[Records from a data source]
'''

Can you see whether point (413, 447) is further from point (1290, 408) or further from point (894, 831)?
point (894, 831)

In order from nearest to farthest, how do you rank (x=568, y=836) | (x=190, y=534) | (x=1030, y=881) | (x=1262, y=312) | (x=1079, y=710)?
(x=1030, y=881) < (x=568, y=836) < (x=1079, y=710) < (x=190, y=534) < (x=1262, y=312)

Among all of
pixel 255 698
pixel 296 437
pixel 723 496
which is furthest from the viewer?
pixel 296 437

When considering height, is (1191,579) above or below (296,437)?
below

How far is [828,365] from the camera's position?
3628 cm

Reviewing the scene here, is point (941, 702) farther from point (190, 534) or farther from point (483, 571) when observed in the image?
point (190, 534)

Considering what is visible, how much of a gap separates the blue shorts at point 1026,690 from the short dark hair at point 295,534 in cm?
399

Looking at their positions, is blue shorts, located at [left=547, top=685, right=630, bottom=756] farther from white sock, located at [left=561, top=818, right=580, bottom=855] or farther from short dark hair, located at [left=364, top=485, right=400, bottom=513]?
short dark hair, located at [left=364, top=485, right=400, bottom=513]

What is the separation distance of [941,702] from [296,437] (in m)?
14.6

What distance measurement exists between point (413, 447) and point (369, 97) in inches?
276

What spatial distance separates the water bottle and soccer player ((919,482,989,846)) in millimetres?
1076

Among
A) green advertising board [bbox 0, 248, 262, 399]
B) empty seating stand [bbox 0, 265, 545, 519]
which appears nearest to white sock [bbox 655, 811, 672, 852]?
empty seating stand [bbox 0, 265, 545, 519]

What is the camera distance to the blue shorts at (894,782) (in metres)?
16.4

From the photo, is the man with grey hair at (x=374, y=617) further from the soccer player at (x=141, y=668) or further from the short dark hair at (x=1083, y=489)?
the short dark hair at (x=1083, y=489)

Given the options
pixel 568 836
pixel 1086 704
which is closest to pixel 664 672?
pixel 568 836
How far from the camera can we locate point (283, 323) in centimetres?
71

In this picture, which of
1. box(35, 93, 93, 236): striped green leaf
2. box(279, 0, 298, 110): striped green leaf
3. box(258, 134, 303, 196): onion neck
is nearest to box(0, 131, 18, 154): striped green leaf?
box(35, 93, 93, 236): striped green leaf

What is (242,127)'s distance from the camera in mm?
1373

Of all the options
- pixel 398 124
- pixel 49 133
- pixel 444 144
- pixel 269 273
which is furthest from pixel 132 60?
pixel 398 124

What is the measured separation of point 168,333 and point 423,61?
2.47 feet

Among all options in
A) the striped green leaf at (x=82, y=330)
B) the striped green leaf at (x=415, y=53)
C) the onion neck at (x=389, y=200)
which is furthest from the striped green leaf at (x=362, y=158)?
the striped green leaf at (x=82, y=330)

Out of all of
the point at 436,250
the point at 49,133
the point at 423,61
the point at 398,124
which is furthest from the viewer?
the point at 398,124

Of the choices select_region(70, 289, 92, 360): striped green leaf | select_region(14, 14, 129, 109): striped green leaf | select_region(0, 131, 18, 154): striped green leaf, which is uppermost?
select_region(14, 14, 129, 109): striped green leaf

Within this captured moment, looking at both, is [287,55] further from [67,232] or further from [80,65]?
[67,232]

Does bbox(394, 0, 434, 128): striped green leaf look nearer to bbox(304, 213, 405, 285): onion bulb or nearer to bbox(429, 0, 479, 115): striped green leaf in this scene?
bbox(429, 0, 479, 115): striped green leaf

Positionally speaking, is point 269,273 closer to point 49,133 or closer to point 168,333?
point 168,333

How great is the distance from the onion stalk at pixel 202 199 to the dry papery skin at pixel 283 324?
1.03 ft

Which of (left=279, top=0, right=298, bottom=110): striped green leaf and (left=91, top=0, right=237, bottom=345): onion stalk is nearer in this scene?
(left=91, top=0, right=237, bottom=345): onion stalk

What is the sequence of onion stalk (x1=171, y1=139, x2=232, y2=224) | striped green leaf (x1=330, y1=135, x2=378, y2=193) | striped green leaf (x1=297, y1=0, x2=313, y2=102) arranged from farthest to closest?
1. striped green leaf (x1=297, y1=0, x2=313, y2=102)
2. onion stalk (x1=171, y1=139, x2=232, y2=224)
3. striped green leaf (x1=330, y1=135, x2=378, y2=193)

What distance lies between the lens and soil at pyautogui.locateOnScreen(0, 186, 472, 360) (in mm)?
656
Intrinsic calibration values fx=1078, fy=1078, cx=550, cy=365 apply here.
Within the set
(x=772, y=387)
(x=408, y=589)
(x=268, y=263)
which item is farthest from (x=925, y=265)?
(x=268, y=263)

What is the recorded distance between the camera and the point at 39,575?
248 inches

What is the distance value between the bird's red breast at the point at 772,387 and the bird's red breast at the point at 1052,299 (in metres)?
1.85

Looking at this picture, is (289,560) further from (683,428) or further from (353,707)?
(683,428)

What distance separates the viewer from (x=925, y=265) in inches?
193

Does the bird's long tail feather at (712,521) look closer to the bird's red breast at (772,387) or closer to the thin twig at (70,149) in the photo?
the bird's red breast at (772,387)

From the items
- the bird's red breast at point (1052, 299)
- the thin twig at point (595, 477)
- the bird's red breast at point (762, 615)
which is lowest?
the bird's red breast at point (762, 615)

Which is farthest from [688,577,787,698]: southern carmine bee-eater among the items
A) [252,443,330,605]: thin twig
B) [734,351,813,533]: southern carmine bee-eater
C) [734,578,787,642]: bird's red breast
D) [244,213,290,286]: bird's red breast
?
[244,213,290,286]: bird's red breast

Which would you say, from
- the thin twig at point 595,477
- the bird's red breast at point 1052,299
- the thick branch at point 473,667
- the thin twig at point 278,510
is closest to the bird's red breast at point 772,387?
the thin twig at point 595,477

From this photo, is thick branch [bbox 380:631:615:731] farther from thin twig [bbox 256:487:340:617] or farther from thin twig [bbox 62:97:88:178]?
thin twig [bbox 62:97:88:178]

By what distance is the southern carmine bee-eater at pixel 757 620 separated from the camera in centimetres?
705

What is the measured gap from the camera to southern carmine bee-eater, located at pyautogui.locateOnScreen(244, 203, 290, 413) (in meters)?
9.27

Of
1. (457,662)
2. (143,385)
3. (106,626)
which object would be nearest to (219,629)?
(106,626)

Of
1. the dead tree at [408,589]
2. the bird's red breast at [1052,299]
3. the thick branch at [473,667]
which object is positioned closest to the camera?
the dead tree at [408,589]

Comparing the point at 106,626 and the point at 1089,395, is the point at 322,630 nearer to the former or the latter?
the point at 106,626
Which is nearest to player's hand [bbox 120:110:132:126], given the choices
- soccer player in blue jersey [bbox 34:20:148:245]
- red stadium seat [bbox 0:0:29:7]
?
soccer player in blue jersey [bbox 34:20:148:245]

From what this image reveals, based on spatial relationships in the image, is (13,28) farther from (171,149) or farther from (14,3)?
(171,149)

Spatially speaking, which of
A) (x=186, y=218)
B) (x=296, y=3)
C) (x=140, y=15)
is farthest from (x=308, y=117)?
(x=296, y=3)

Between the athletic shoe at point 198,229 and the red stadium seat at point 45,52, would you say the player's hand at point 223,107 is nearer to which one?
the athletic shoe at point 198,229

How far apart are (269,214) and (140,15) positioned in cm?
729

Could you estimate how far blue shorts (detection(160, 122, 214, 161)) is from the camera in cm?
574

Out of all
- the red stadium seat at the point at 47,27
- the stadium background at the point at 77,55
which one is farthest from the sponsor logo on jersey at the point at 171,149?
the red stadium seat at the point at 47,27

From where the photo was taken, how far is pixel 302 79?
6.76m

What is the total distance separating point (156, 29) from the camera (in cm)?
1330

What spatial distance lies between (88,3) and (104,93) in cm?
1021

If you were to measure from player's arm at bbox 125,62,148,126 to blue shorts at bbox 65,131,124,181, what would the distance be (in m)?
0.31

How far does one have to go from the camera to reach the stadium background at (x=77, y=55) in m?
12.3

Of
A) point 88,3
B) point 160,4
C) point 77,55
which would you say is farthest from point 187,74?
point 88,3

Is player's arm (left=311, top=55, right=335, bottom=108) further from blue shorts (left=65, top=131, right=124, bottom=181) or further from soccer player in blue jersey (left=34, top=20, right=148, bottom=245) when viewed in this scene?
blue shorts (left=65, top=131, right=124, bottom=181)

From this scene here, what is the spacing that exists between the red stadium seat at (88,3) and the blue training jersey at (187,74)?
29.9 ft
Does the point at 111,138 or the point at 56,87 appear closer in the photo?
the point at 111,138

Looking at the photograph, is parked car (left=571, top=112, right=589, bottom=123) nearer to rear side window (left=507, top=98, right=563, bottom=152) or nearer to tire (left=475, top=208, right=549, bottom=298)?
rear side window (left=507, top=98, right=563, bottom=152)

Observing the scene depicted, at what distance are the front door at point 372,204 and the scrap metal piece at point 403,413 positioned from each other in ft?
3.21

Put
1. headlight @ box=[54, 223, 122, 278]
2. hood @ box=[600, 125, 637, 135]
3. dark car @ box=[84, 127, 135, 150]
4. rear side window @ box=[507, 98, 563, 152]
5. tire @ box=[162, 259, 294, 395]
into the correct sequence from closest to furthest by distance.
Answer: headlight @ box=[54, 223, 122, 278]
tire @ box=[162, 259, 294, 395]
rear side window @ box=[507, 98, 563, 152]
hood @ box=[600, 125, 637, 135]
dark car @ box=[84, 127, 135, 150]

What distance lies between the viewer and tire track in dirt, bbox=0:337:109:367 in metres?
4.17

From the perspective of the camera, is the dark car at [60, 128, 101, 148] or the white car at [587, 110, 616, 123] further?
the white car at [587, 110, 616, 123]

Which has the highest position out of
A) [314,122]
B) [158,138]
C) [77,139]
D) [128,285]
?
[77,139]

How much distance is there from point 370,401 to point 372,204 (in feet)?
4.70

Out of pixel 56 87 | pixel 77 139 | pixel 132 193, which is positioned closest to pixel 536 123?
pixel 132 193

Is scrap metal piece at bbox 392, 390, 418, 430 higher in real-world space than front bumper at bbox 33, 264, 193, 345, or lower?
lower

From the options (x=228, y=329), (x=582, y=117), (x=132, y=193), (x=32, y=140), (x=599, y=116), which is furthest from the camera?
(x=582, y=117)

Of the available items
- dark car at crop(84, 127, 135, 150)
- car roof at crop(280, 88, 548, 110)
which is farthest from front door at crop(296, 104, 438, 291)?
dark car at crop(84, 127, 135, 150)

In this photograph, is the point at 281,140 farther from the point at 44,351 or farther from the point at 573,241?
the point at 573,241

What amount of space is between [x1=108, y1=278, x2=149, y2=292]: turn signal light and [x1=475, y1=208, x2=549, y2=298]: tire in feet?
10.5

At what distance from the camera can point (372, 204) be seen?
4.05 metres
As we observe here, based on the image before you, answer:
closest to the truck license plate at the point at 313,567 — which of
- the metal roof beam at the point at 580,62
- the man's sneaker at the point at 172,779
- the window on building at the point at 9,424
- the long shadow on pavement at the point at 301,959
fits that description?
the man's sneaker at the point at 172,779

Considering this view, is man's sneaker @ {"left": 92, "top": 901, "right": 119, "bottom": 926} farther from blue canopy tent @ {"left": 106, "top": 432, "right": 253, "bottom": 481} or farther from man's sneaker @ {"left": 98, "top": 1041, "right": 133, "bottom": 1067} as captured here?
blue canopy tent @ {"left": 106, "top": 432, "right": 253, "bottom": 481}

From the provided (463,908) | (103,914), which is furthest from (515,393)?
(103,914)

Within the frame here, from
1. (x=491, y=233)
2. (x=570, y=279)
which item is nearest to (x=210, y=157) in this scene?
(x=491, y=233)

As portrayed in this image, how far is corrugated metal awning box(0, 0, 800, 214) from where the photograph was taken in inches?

'''

Go back to the data above and please quote exactly, and only, the lines from the line with "Considering this view, is" through its last line.

Response =>
Considering this view, is man's sneaker @ {"left": 92, "top": 901, "right": 119, "bottom": 926} farther from blue canopy tent @ {"left": 106, "top": 432, "right": 253, "bottom": 481} or farther from man's sneaker @ {"left": 98, "top": 1041, "right": 133, "bottom": 1067} as captured here?
blue canopy tent @ {"left": 106, "top": 432, "right": 253, "bottom": 481}

From the provided (463,908) | (103,914), which is furthest from (515,393)?
(103,914)

Within the frame here, from
1. (x=491, y=233)
2. (x=570, y=279)
which item is nearest to (x=210, y=157) in this scene?
(x=491, y=233)

As portrayed in this image, how far is corrugated metal awning box(0, 0, 800, 214) from where the photograph was taken in inches?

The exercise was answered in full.